AB – Un rituel est tout un système d’actions et de réactions pré-déterminées. Pour traverser la rue, il faut attendre le petit bonhomme vert. Pour rentrer dans une église, il faut baisser le ton. Les relations entre les être humains s’établissent en fonction d’actions et de réactions pré-établies par des lois, des traditions, des moeurs et des coutumes. Ces relation pré-déterminées engendrent des comportements plus ou moins prévisibles. Lorsque deux militaires se rencontrent, l’on peut supposer qu’ils se salueront par le salut militaire ; lorsque deux voitures se croisent, l’on peut prévoir qu’elles passeront à droite ; lorsque le capitaliste fait des affaires, il cherchera à optimiser ses bénéfices ; lorsque le croyant confesse ses péchés, le curé l’absoudra. Ces rituels sont absolument indispensables aux relations sociales, bien qu’ils restreignent de façon inquiétante les possibilités de « réponses originales », telles qu’un militaire se permettant de faire une moue réprobatrice, un curé rappelant à l’ordre le fidèle par les cris, un capitaliste distribuant les bénéfices parmi les ouvriers ou une voiture préférant passer par le chemin piéton. Les rituels sont absolument nécessaires mais doivent également constamment être remis en question et substitués par d’autres, afin que les relations entre les hommes puissent évoluer également. L’attitude conservatrice consiste à refuser tout type de changement dans les rituels ; l’attitude anarchiste consiste à rejeter tout type de rituel en soi.

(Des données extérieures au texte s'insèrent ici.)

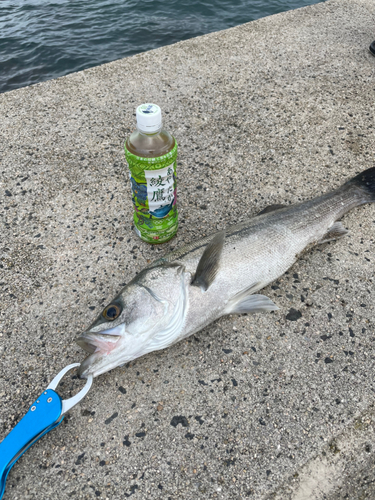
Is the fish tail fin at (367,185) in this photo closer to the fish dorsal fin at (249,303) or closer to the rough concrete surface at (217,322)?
the rough concrete surface at (217,322)

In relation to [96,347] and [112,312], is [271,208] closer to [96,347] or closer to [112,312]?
[112,312]

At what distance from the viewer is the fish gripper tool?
177cm

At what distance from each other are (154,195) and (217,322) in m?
1.01

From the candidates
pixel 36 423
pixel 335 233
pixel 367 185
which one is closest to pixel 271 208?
pixel 335 233

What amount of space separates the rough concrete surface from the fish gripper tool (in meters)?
0.14

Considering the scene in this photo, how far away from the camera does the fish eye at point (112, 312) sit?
2.02 meters

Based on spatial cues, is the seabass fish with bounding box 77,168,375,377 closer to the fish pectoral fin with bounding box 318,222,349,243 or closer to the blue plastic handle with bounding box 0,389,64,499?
the fish pectoral fin with bounding box 318,222,349,243

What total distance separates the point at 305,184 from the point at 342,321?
4.85ft

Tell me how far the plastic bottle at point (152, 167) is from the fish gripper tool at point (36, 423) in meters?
1.24

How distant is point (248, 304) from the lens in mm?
2395

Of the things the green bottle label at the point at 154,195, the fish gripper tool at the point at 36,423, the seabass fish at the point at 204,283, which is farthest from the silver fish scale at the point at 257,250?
the fish gripper tool at the point at 36,423

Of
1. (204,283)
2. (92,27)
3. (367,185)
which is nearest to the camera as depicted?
(204,283)

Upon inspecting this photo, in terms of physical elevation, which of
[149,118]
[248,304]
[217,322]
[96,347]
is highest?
[149,118]

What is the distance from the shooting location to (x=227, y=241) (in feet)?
8.08
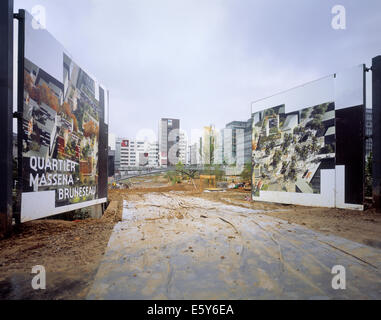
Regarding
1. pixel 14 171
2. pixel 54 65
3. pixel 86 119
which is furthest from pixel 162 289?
pixel 86 119

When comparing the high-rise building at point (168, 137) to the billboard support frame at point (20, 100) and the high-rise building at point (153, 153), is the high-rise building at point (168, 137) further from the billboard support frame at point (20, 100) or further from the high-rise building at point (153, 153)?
the billboard support frame at point (20, 100)

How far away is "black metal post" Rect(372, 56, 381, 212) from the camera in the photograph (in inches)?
395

Le comportement ritualisé est un comportement mort : l’homme ne proteste pas, il endosse simplement un rôle sans créativité. L’ensemble de rôles endossés par un individu dans la société constitue son « masque ».

Beaucoup de rituels sont abstraits. La hiérarchie militaire par exemple est un ensemble de rituels déterminés par des lois abstraites. Mais l’art est une connaissance qui se transmet à travers les sens ; c’est pourquoi il est nécessaire de « chosifier » la hiérarchie pour la révéler à travers les sens. Le rituel représenté théâtralement est une « chosification » des lois, des coutumes etc.

Toujours dans le système coringa, le spectacle doit représenter des rituels exécutés par des masques sociaux qui passent d’acteur en acteurs, afin que le spectateur puisse vérifier que tous les rituels (y compris les rituels absolument nécessaires) doivent systématiquement être détruits. Détruire pour laisser la place à d’autres rituels, qui seront également détruits et laisseront place de nouveau rituels ; tout cela pour que le temps et la vie ne soit pas retenus. Le théâtre doit transformer le spectateur en lui donnant conscience du monde dans lequel il vit et du mouvement guidant ce monde. Le théâtre donne au spectateur conscience de la réalité ; il incombe ensuite au spectateur de modifier cette réalité.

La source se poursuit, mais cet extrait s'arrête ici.